1. **Divide the integer part** of the decimal number by 2.
2. **Record the remainder** (0 or 1) as the **least significant bit (LSB)**.
3. **Repeat the process**: divide the quotient from the previous step by 2 and record the remainder until the quotient becomes 0.
4. **The binary representation** of the integer is the remainders read from **bottom to top** - from MSB to LSB.

#### **Example: Convert $(11)_{10}$ to binary**

| calculation       | quotient | remainder |
| ----------------- | -------- | --------- |
| $11 \div 2$      | $5$     | $1$ (LSB)      |
| $5 \div 2$       | $2$     | $1$       |
| $2 \div 2$       | $1$     | $0$       |
| $1 \div 2$       | $0$ (stop)     | $1$ (MSB)       |

- We read the remainders from bottom to top: $1$ (MSB), $0$, $1$, $1$ (LSB):


$$(11)_{10} = (1011)_2$$

### Step 2: Convert the fractional part

1. **Multiply the fractional part** of the decimal number by 2.
2. Record the **integer part** (0 or 1) of the result as the **next bit** in the binary representation.
3. **Repeat the process**: multiply the fractional part of the result by 2 and record the integer part.
4. **Stop** when the fractional part becomes 0 (or continue for a certain number of bits if it does not terminate).

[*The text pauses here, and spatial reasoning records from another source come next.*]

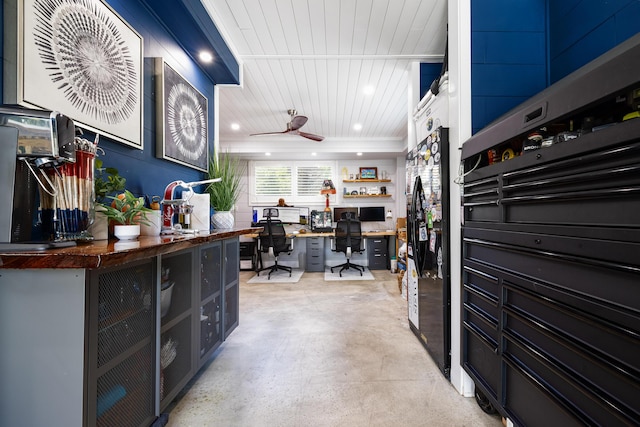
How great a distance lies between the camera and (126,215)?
125 cm

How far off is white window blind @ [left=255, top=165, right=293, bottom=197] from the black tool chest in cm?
519

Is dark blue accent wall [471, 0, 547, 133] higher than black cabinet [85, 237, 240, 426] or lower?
higher

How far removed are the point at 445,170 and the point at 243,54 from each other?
2.24 m

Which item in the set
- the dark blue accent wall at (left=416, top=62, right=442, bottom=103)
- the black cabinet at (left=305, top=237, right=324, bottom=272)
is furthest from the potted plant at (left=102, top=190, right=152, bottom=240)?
the black cabinet at (left=305, top=237, right=324, bottom=272)

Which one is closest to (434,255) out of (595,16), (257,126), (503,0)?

#### **Example: Convert $(0.625)_{10}$ to binary**

| calculation         | result         | integer part | fractional part |
| ------------------- | -------------- | ------------ | ------------------------- |
| $0.625 \times 2$    | $1.25$        | $1$          | $0.25$                   |
| $0.25 \times 2$     | $0.50$        | $0$          | $0.50$                   |
| $0.5 \times 2$      | $1.0$         | $1$          | $0.0$                    |

Thus, 0.625 in binary, when we read the integer parts from top to bottom:
$$(0.625)_{10} = (0.101)_{2}$$

$$(11)_{10} = (1011)_2$$

$$+$$

$$(0.625)_{10} = (0.101)_{2}$$

$$\downarrow$$

$$(11.625)_{10} = (1011.101)_{2}$$

### General base conversion

#### Integer part

- We can write an integer $x$ in the nested polynomial form:

$$
\begin{split}
x &= (c_{n}c_{n-1} \ldots c_{1}c_{0})_{\beta} \\
  &= \sum_{i=0}^{n} c_{i} \times \beta^{i} \\
  &= c_{0} + \beta(c_{1} + \beta (c_{2} + \beta (\ldots)))
\end{split}
$$

- Dividing $x$ by $\beta$ results in remainder $c_{0}$ and quotient $c_{1} + \beta (c_{2} + \beta (\ldots))$.
- By repeating the division we obtain digits $c_{0}$, $c_{1}$, $c_{2}$, etc.

#### Fractional part

- A real number $x < 1$ in base-$\beta$ can be written as:
$$
\begin{split}
x &= (0.c_{1}c_{2}c_{3}\ldots)_{\beta} \\
  &= \sum_{i=1}^{\infty}c_{i}\beta^{-i}
\end{split}
$$

- If we multiply $x$ by $\beta$, we get:
$$
\beta x = (c_{1}.c_{2}c_{3}\ldots)_{\beta}
$$

- Digit $c_{1}$ we get by taking the integer part of $\beta x$.
- By repeating the multiplication by $\beta$ we obtain all decimal digits (if the number has a finite representation) or until we obtain enough significant digits.

### Scientific notation

- Instead of splitting a float into the integer and fractional parts, scientific notation is a way of representing a number in the form:

$$x = \pm \,\text{mantissa} \times 10^{\text{exponent}}$$

$$
\begin{split}
37541.23 &= +\overbrace{37.54123}^{\text{mantissa}} \times 10^{\overbrace{3}^{\text{exponent}}}\\ 
         &= +3.754123 \times 10^{4}\\
         &= +0.3754123 \times 10^{5}
\end{split}
$$

The scientific notation is **not unique**.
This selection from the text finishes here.